---------- TEXTO DE ORIGEN ----------

Luego de realizar un concienzudo estudio analizando muchos documentos
y referencias, concluyó en que: si bien no existe un documento
específico, se cree que el lugar de la muerte de Güemes
es la Cañada de la Horqueta, fundamentalmente esta afirmación
se basa en las declaraciones de José Nina, nieto de José
Nina que fue peón del Gral. Güemes y que estuvo presente
en el lugar en el momento infausto. Me inclino a creer que es muy
valedero, porque muertos ya los hombres de la ciudad que habían
estado en la Cañada, todo se olvidó y ya nadie se acuerda
del lugar exacto. Los únicos que pueden saberlo, quizá,
sean los descendientes de los campesinos que todavía viven
en el lugar, como en el caso de los Nina. “Salom añadió
que” en 1911, el Museo Histórico Nacional se interesó
en una versión oral y encomendó a un artista, el señor
Arístenes Papi, situar y hacer un bosquejo del lugar. Papi,
buscando en la zona alguna versión fue llevado al humilde rancho
de José Nina. Este guió al pintor, y llegado al lugar,
se lo señaló. Estaban en la Cañada de la Horqueta,
pertenecientes a la Finca Los Noques. Allí narró a Papi
la vieja historia: “El abuelo decía que el general, herido
en la noche del 7 de junio vino de la ciudad por Las Higuerillas y
desviándose del camino entró en la Cañada de
La Tala y luego al lugar donde estaban. Allí la herida no lo
dejó seguir y fue descendido de su cabalgadura y depositado
al pie de ese árbol, donde le improvisaron un lecho donde murió”.
Volvió el pintor a la ciudad con su misión cumplida
y la Cañada se sumergió nuevamente en soledad y en el
silencio. Veinte años después, el 13 de febrero de 1932
llegaron hasta ella el general Gregorio Vélez, el coronel Ernesto
A. Day, el señor Martín Cornejo y el pintor Papi, guiados
de nuevo por Nina. Los presentes levantaron un acta y fijaron el sitio
como el verdadero de la muerte de Güemes. Dos años después,
el 17 de junio de 1934, siendo gobernador don Avelino Aráoz,
se inauguró un monolito recordatorio que cubría el añoso
tronco del árbol al pie del cual se dijo murió el Gral.

---------- INFORMACIÓN PROPORCIONADA ----------

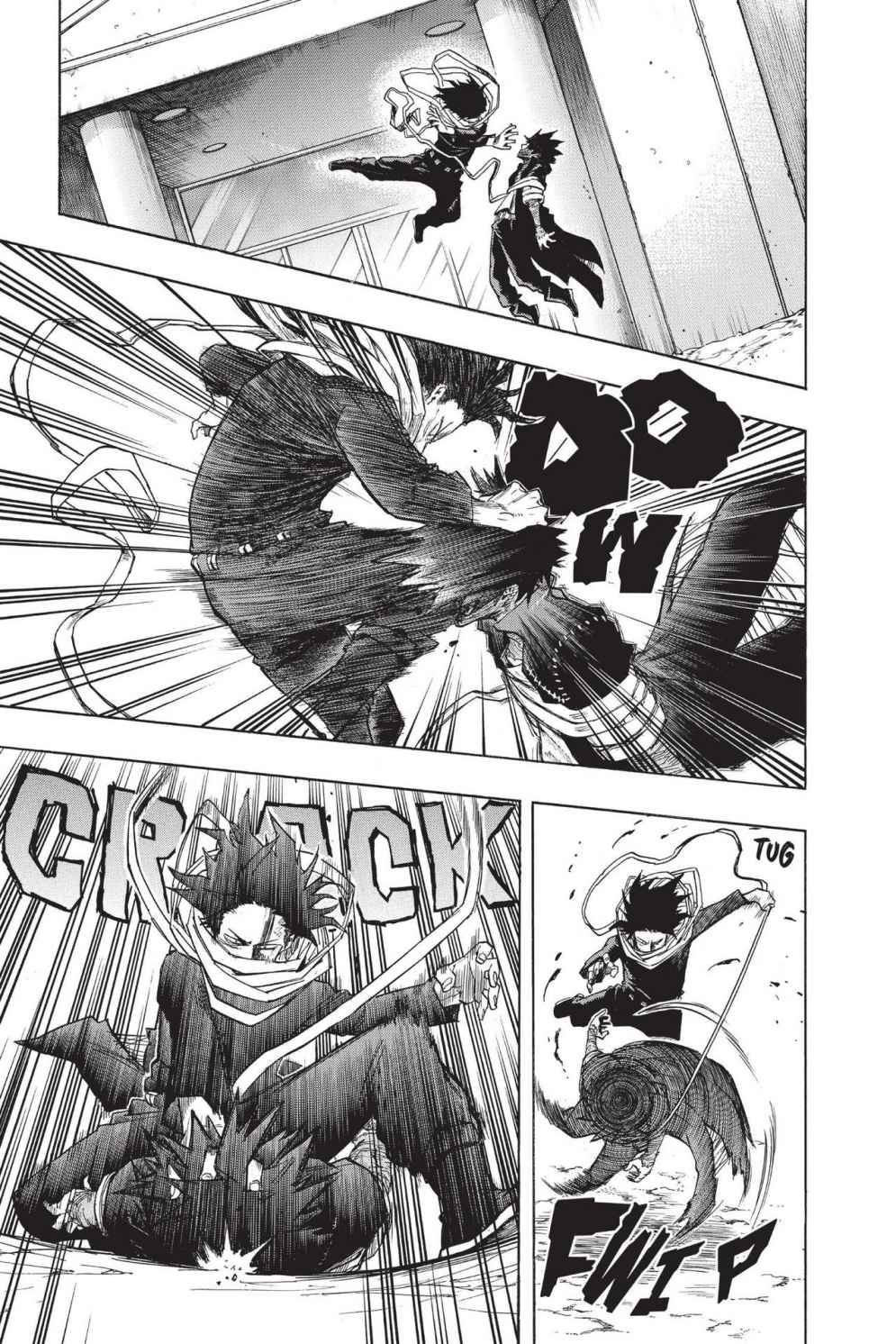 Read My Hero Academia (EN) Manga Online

----------

Cambia "monolito" por "obelisco" y transcribe el texto sobre la muerte de Güemes desde "Volvió el pintor" hasta "murió el Gral." con esa modificación.

Volvió el pintor a la ciudad con su misión cumplida
y la Cañada se sumergió nuevamente en soledad y en el
silencio. Veinte años después, el 13 de febrero de 1932
llegaron hasta ella el general Gregorio Vélez, el coronel Ernesto
A. Day, el señor Martín Cornejo y el pintor Papi, guiados
de nuevo por Nina. Los presentes levantaron un acta y fijaron el sitio
como el verdadero de la muerte de Güemes. Dos años después,
el 17 de junio de 1934, siendo gobernador don Avelino Aráoz,
se inauguró un obelisco recordatorio que cubría el añoso
tronco del árbol al pie del cual se dijo murió el Gral.